Esto es, sin embargo, un error histórico y también estratégico. Por una parte, Chile tiene una larga tradición histórica en democracia de promover el diálogo y los acuerdos a nivel regional, independientemente de la orientación ideológica que tengan los demás gobiernos. A nivel bilateral, ello permitió durante el período de Bachelet, mantener una excelente relación con el gobierno de Macri en Argentina, pero también Chile ha sido país acompañante del proceso de paz en Colombia, y de diálogo político en Venezuela, gracias a la credibilidad ganada con esta política de “país puente” y promotor del diálogo, en una región que es, y seguirá siendo políticamente diversa.

Nada sería más contrario a nuestros intereses entonces, que volver a una lógica de “fronteras ideológicas” para proyectar nuestros vínculos, como las que predominaron durante la Era de la Guerra Fría. No sólo porque esto implicaría una ruptura con nuestras mejores tradiciones en política exterior, sino además porque ello es contraproducente para los intereses más permanentes de Chile en la región. Y es que en Estados Unidos y en América Latina hay un escenario político muy fluido, y nada garantiza que la actual orientación que hoy vemos, se mantenga en el tiempo. En el país del Norte, es muy posible que los Demócratas ganen las elecciones legislativas de noviembre de este año, y recuperen al menos el Senado.

Mientras que en nuestra región también pueden producirse nuevos alineamientos políticos, y esto es un dato clave que el actual gobierno no debiese olvidar. Ya en México (la segunda potencia en la región) con López Obrador, la izquierda llega al poder. Y en Brasil, si no le impiden competir, según todas las encuestas Lula volvería a la presidencia, mientras la mayoría de los otros candidatos competitivos se ubican también en el mundo de la centroizquierda en este país (con excepción del candidato de la ultraderecha, Bolsonaro).
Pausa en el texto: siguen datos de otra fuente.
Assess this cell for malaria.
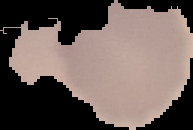
Uninfected.

Segmented cell region on a black background. From a thin blood smear. Image is 193×130 pixels.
Identify the cell.
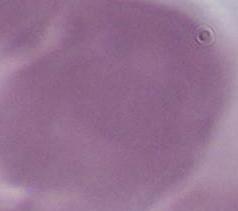

This is an erythrocyte.

Summary:
  - Magnification: 1000x
  - Modality: photomicrograph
Assess this cell for malaria.
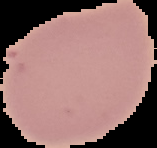
It is uninfected.

Summary:
  - Image type: segmented cell region on a black background
  - Image size: 157×148 pixels
  - Preparation: thin blood film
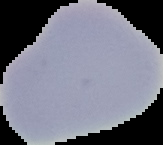

{
  "image_size": "163×145 pixels",
  "result": "negative for Plasmodium parasites",
  "preparation": "thin blood film",
  "image_type": "cell region segmented out of the field of view; surrounding area masked to black"
}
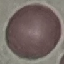

Result: negative for malaria parasites. Giemsa stain. Thin blood smear. Automatically extracted cell patch, resized to 64 × 64 pixels. Photographed with a smartphone camera at the microscope eyepiece.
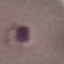 Result: no malaria parasites seen. Thin blood film. Acquired by smartphone through the microscope eyepiece. Giemsa stain. Cell patch, automatically extracted from a larger field of view and resized to 64 × 64 pixels.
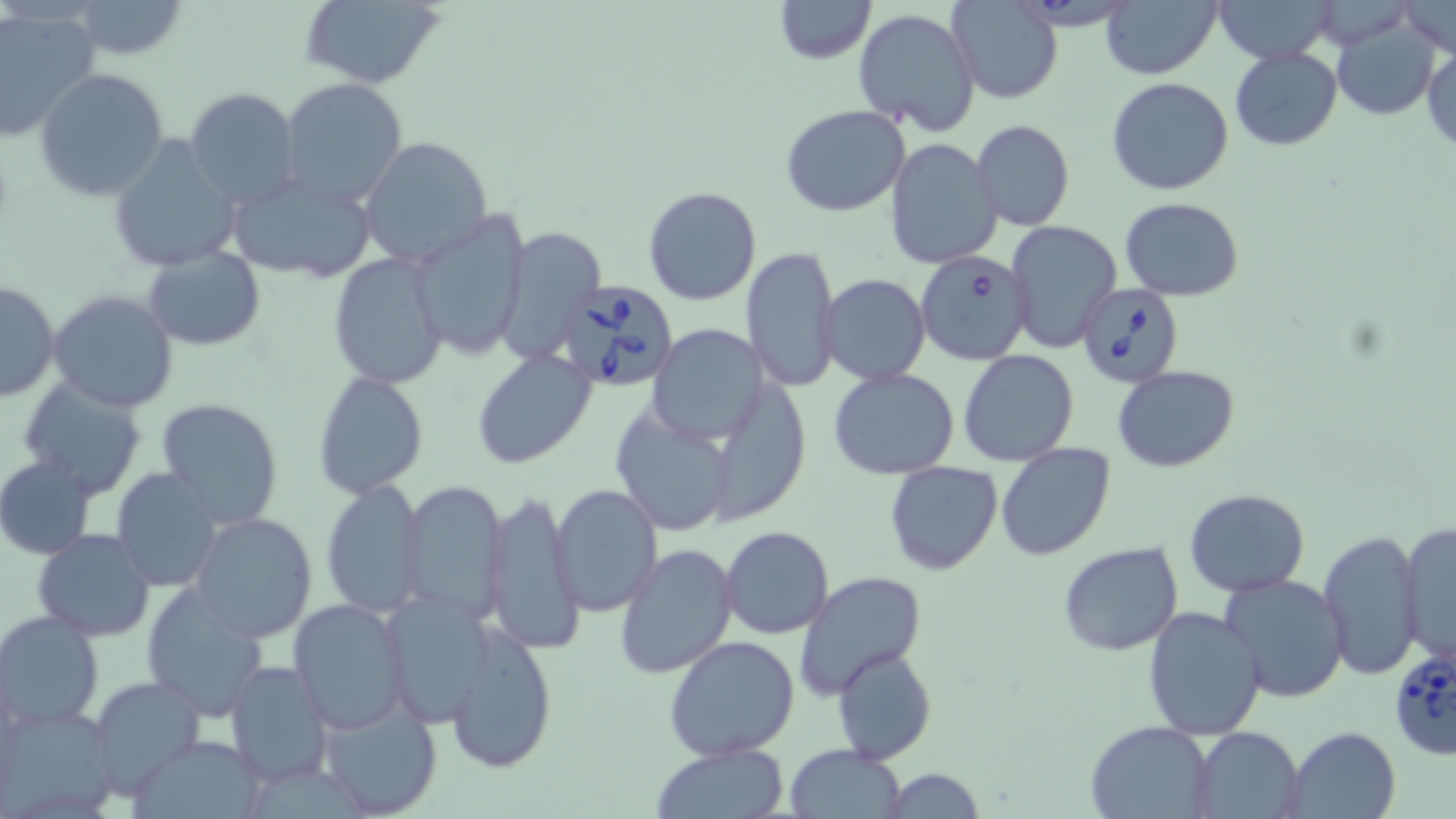
Approximate bounding boxes as named x1/y1/x2/y2 corners in pixels. Babesia divergens-infected red blood cell locations: (x1=915, y1=251, x2=1033, y2=366), (x1=552, y1=279, x2=681, y2=393), (x1=1079, y1=282, x2=1185, y2=388), (x1=1389, y1=644, x2=1456, y2=764). Uninfected red blood cell locations: (x1=299, y1=0, x2=448, y2=89), (x1=772, y1=0, x2=876, y2=64), (x1=1099, y1=0, x2=1221, y2=81), (x1=1212, y1=0, x2=1338, y2=64), (x1=63, y1=1, x2=188, y2=60), (x1=947, y1=2, x2=1062, y2=105), (x1=1397, y1=3, x2=1453, y2=59), (x1=0, y1=7, x2=101, y2=142), (x1=853, y1=8, x2=981, y2=134), (x1=1332, y1=16, x2=1443, y2=119), (x1=1423, y1=43, x2=1455, y2=152), (x1=1229, y1=46, x2=1343, y2=150), (x1=34, y1=67, x2=170, y2=201), (x1=1106, y1=77, x2=1234, y2=195), (x1=279, y1=78, x2=409, y2=210), (x1=184, y1=86, x2=301, y2=209), (x1=781, y1=104, x2=911, y2=216), (x1=971, y1=120, x2=1074, y2=231), (x1=106, y1=136, x2=240, y2=274), (x1=360, y1=137, x2=493, y2=269), (x1=884, y1=139, x2=1003, y2=269), (x1=225, y1=171, x2=378, y2=285), (x1=643, y1=186, x2=762, y2=305), (x1=1120, y1=197, x2=1243, y2=302), (x1=406, y1=209, x2=530, y2=361), (x1=1006, y1=219, x2=1121, y2=353), (x1=494, y1=226, x2=606, y2=363), (x1=741, y1=245, x2=842, y2=392), (x1=143, y1=246, x2=264, y2=350), (x1=330, y1=252, x2=449, y2=392), (x1=820, y1=274, x2=931, y2=386), (x1=1, y1=281, x2=60, y2=404), (x1=48, y1=290, x2=179, y2=412), (x1=647, y1=324, x2=770, y2=446), (x1=959, y1=347, x2=1079, y2=466), (x1=472, y1=348, x2=598, y2=470), (x1=1111, y1=365, x2=1241, y2=472), (x1=828, y1=367, x2=960, y2=480), (x1=313, y1=373, x2=428, y2=497), (x1=17, y1=377, x2=147, y2=497), (x1=157, y1=397, x2=285, y2=528), (x1=609, y1=408, x2=738, y2=537), (x1=995, y1=442, x2=1116, y2=561), (x1=0, y1=456, x2=97, y2=560), (x1=885, y1=460, x2=1004, y2=576), (x1=111, y1=469, x2=225, y2=592), (x1=400, y1=477, x2=510, y2=625), (x1=320, y1=479, x2=423, y2=617), (x1=550, y1=484, x2=663, y2=616), (x1=1184, y1=488, x2=1311, y2=597), (x1=482, y1=491, x2=582, y2=655), (x1=189, y1=513, x2=319, y2=643), (x1=1397, y1=521, x2=1456, y2=669), (x1=721, y1=526, x2=833, y2=639), (x1=33, y1=528, x2=157, y2=641), (x1=1317, y1=530, x2=1425, y2=680), (x1=1058, y1=541, x2=1184, y2=655), (x1=614, y1=544, x2=738, y2=679), (x1=794, y1=571, x2=927, y2=696), (x1=1218, y1=573, x2=1349, y2=702), (x1=141, y1=582, x2=271, y2=722), (x1=379, y1=589, x2=501, y2=727), (x1=288, y1=598, x2=410, y2=734), (x1=1141, y1=605, x2=1267, y2=741), (x1=0, y1=612, x2=104, y2=730), (x1=444, y1=626, x2=559, y2=776), (x1=663, y1=635, x2=800, y2=760), (x1=831, y1=646, x2=937, y2=765), (x1=225, y1=661, x2=334, y2=787), (x1=86, y1=672, x2=206, y2=797), (x1=318, y1=697, x2=443, y2=817), (x1=0, y1=704, x2=120, y2=817), (x1=1086, y1=720, x2=1212, y2=818), (x1=1282, y1=726, x2=1402, y2=819), (x1=1192, y1=727, x2=1302, y2=817), (x1=131, y1=733, x2=264, y2=817), (x1=650, y1=743, x2=789, y2=819), (x1=784, y1=744, x2=907, y2=819), (x1=879, y1=767, x2=986, y2=819). Slide-level diagnosis: Babesia divergens. Thin blood film. Image is 1456×819 pixels. 1000x magnification. One field of a larger specimen. May-Grünwald-Giemsa-stained preparation. Light microscopy.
En Venezuela asimismo, y pese a toda la presión internacional, Maduro se ha consolidado y probablemente seguirá en el poder, mientras que en Perú ya no está en el gobierno un fuerte aliado de Piñera, como era PPK. Y en Argentina, el rápido desgaste que ha tenido el gobierno, hace que la reelección de Macri ya no esté asegurada.

Así, aunque no es posible sostener que va a haber nuevamente un vuelco general en la región, sí veremos probablemente un escenario político más diverso y heterogéneo en el próximo tiempo, y sería entonces muy equivocado insistir en una estrategia de relacionamiento regional en base alineamientos ideológicos, que con alta probabilidad no se mantendrán en el tiempo (como ya lo mostró la elección mexicana) . Saber mirar más allá de la coyuntura inmediata, y no “apostar todas las fichas” a los vínculos con los gobiernos de turno, son recomendaciones que cualquier “diplomacia inteligente” siempre debe considerar (las oposiciones de hoy, pueden ser gobierno mañana en varios países de nuestro vecindario).
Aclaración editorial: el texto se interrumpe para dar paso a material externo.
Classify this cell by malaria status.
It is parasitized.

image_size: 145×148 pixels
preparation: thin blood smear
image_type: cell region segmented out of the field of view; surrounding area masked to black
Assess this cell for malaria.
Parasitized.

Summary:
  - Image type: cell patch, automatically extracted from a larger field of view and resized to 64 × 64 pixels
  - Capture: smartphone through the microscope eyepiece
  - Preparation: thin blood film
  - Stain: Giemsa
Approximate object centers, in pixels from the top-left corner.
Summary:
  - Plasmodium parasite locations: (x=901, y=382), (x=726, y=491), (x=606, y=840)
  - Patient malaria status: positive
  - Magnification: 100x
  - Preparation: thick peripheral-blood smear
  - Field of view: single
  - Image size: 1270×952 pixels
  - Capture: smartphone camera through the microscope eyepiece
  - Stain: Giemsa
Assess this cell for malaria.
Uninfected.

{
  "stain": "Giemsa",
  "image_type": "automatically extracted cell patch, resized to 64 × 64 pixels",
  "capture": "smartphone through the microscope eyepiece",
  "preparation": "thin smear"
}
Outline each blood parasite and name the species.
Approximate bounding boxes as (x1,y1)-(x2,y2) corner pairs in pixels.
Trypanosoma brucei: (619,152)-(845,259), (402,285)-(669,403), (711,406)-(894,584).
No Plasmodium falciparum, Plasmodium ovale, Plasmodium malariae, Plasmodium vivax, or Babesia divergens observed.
Ahora, por cierto, cada administración puede imprimir su propio sello en la conducción de la política exterior, pero ello debe hacerse cautelando lo que ha sido nuestra práctica histórica en democracia (converger en la diversidad), los intereses más permanentes de Estado involucrados, y asegurando que ventajas o beneficios políticos de corto plazo no se transformen en retrocesos de largo plazo para el país. Apostar a un alineamiento ideológico coyuntural como plataforma para una política permanente, es inconducente y nos puede dejar en una compleja situación si el escenario político sigue cambiando en el próximo tiempo. Por el contrario, un realismo básico implica asumir que América Latina con sus vaivenes, es y seguirá siendo una región políticamente diversa, y que por tanto, el entendimiento en nuestro vecindario a la larga (y hasta donde sea posible) no es una opción, sino un imperativo para nuestros intereses permanentes como país.